Texto para análise
+===+
Impressão em 3D reduz tempo de procedimento e custo de prótese
Rosana Felix
22/10/2019 08:00
Andrey Hertel desenvolveu um modelo de próteses de braço que custou cerca de R$ 1,5 mil. Foto: Albari Rosa / Gazeta do Povo
Sempre que o pai de Andrey Hertel lhe perguntava se ele queria uma prótese de mão, a resposta do menino era negativa.
Ele nasceu com agenesia (ausência do órgão), mas nunca havia se importado com a condição – na verdade, isso o motivava a tentar fazer tudo normalmente.
Hoje, aos 30 anos, o que o motiva na vida é aperfeiçoar uma prótese com preço acessível, feita por ele próprio, a partir da impressão tridimensional (3D) de vários componentes.
Apontada como uma das maiores inovações médicas nos próximos anos, conforme levantamento da consultoria Deloitte, a impressão 3D vem ganhando terreno na área de saúde e bem-estar.
A tecnologia existe desde a década de 1980, e é largamente utilizada na indústria, principalmente na automotiva. Porém, como alternativa às próteses tradicionais, o avanço é mais lento, em decorrência das pesquisas necessárias para garantir a segurança e efetividade do método. As empresas fabricantes precisam de registro na Agência Nacional de Vigilância Sanitária (Anvisa).
Paralelamente, as pesquisas e usos na área vão florescendo, mesmo quando não é possível usar o produto tridimensional como prótese: os protótipos impressos já reduzem custos no processo, além de facilitarem diversos tipos de testes. Conheça algumas iniciativas recentes de uso dessa tecnologia:
Cranioplastia em Foz do Iguaçu O Hospital Ministro Costa Cavalcanti (HMCC), em Foz do Iguaçu, realizou em março uma cirurgia com auxílio de impressão tridimensional para reconstruir um crânio.
O paciente foi Arcenio Tsmbe, 21 anos, natural de Moçambique e estudante de Biomedicina, com bolsa internacional do Centro Universitário UniAmérica.
+===+
[Dados coletados]
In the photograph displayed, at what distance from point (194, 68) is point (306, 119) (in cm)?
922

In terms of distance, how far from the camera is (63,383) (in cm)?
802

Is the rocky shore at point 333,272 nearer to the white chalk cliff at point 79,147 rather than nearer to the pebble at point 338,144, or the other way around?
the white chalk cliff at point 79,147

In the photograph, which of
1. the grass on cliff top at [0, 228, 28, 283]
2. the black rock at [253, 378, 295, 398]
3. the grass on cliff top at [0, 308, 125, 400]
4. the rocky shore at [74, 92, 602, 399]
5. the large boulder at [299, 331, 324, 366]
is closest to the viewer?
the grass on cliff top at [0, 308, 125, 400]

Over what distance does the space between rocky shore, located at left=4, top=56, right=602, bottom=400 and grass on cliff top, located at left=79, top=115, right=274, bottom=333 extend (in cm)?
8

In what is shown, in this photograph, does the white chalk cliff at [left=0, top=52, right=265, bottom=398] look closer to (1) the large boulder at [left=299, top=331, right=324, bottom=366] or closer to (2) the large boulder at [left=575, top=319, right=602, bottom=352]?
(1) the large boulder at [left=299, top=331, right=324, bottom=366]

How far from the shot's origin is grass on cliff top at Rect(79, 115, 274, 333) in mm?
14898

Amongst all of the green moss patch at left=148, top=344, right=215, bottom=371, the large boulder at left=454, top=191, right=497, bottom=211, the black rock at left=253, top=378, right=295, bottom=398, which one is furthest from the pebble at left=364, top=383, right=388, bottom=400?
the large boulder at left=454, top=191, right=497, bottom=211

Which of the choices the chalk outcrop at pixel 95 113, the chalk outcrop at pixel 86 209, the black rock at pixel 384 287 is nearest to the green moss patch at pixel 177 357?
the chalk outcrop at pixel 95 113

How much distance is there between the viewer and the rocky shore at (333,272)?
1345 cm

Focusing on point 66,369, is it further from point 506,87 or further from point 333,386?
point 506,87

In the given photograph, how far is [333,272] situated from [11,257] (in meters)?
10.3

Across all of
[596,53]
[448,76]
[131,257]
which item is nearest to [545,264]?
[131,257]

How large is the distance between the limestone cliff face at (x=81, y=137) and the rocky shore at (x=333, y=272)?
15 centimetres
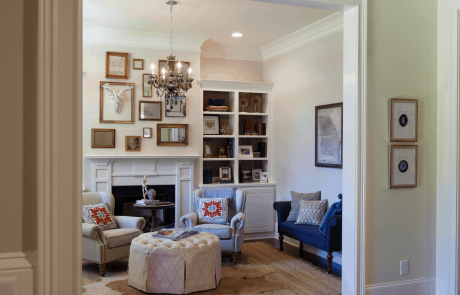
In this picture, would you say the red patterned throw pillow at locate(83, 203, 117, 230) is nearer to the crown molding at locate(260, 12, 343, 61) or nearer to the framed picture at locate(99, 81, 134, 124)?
the framed picture at locate(99, 81, 134, 124)

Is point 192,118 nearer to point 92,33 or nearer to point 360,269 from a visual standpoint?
point 92,33

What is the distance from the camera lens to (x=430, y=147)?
139 inches

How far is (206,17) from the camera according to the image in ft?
17.0

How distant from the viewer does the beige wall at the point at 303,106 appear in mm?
5254

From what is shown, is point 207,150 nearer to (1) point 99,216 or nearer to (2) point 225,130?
(2) point 225,130

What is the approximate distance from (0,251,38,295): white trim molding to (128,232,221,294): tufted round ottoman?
2161 mm

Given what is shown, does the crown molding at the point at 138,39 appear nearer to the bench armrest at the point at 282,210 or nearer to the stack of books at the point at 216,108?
the stack of books at the point at 216,108

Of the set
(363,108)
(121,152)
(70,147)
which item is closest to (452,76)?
(363,108)

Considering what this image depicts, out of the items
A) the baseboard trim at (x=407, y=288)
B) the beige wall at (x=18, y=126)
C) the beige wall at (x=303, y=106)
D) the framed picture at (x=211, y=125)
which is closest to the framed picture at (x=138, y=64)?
the framed picture at (x=211, y=125)

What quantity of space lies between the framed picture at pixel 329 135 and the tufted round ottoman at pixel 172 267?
208 cm

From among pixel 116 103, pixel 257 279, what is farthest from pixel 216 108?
pixel 257 279

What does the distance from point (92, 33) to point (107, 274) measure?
339 centimetres

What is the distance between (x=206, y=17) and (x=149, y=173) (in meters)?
2.43

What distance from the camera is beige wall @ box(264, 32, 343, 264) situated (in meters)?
5.25
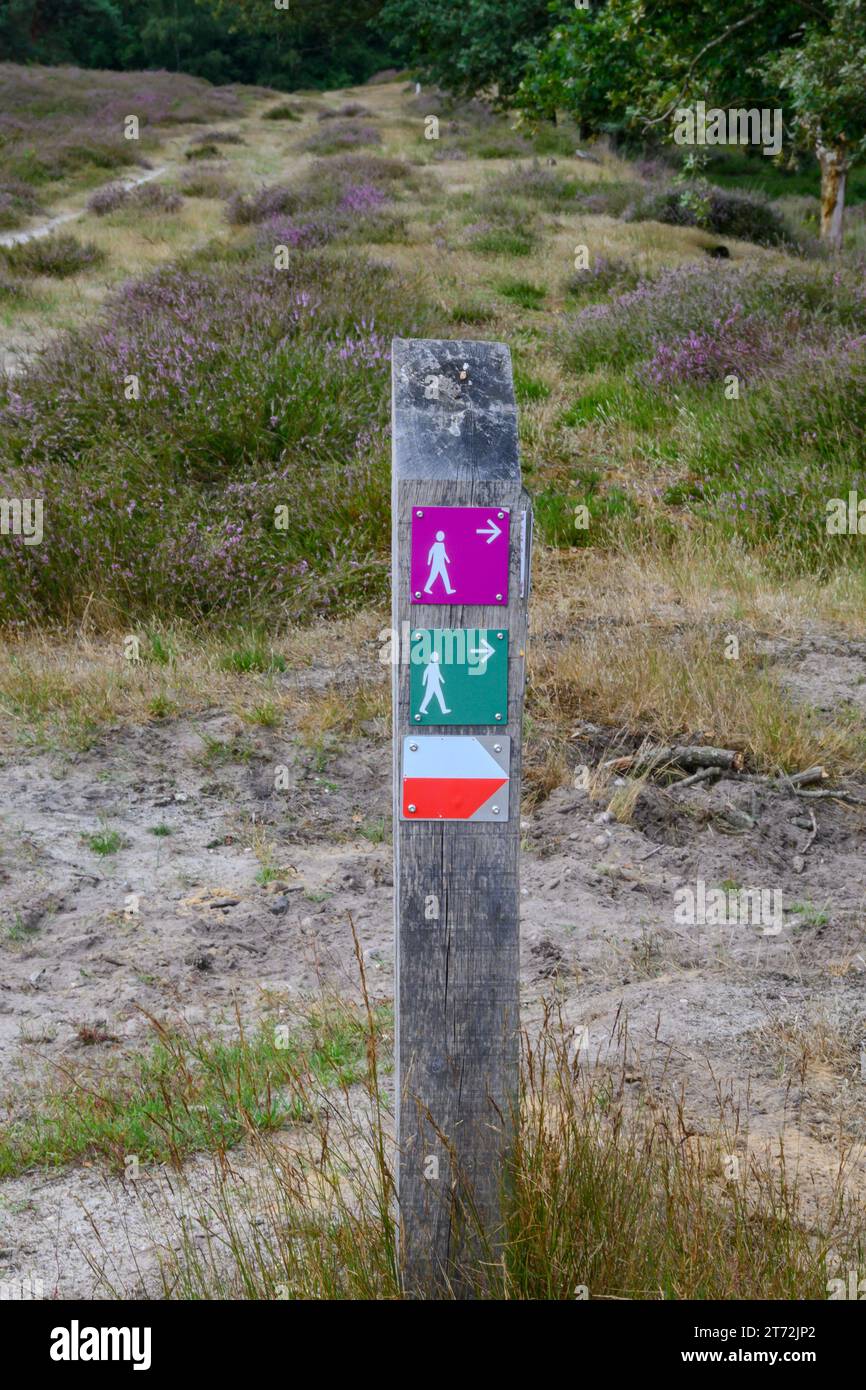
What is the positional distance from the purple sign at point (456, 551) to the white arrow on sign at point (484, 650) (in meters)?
0.08

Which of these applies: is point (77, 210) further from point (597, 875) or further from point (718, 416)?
point (597, 875)

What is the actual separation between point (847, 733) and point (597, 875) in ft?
5.14

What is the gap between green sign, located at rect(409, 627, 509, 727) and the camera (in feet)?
7.20

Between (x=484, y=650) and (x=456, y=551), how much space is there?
7.2 inches

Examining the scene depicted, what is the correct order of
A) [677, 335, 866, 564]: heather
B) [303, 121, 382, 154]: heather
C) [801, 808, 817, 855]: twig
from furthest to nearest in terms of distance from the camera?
1. [303, 121, 382, 154]: heather
2. [677, 335, 866, 564]: heather
3. [801, 808, 817, 855]: twig

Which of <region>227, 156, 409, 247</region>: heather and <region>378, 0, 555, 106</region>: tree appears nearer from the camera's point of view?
<region>227, 156, 409, 247</region>: heather

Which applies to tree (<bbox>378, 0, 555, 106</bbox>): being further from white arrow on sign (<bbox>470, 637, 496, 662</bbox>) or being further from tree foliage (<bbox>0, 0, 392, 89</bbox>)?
white arrow on sign (<bbox>470, 637, 496, 662</bbox>)

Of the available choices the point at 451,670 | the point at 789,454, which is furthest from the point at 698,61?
the point at 451,670

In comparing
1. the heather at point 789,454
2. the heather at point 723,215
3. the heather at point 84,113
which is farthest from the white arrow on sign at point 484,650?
the heather at point 84,113

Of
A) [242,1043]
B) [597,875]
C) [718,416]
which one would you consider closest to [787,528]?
[718,416]

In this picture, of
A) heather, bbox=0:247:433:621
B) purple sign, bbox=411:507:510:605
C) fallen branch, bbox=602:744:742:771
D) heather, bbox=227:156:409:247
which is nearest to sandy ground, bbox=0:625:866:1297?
fallen branch, bbox=602:744:742:771

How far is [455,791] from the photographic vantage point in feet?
7.29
+===+
Tarefa
Transcreva do texto sobre impressão 3D na saúde o trecho que se inicia nas palavras que contêm "Hoje, aos 30" e se encerra em "Vigilância Sanitária (Anvisa).".

Resposta esperada
Hoje, aos 30 anos, o que o motiva na vida é aperfeiçoar uma prótese com preço acessível, feita por ele próprio, a partir da impressão tridimensional (3D) de vários componentes.
Apontada como uma das maiores inovações médicas nos próximos anos, conforme levantamento da consultoria Deloitte, a impressão 3D vem ganhando terreno na área de saúde e bem-estar.
A tecnologia existe desde a década de 1980, e é largamente utilizada na indústria, principalmente na automotiva. Porém, como alternativa às próteses tradicionais, o avanço é mais lento, em decorrência das pesquisas necessárias para garantir a segurança e efetividade do método. As empresas fabricantes precisam de registro na Agência Nacional de Vigilância Sanitária (Anvisa).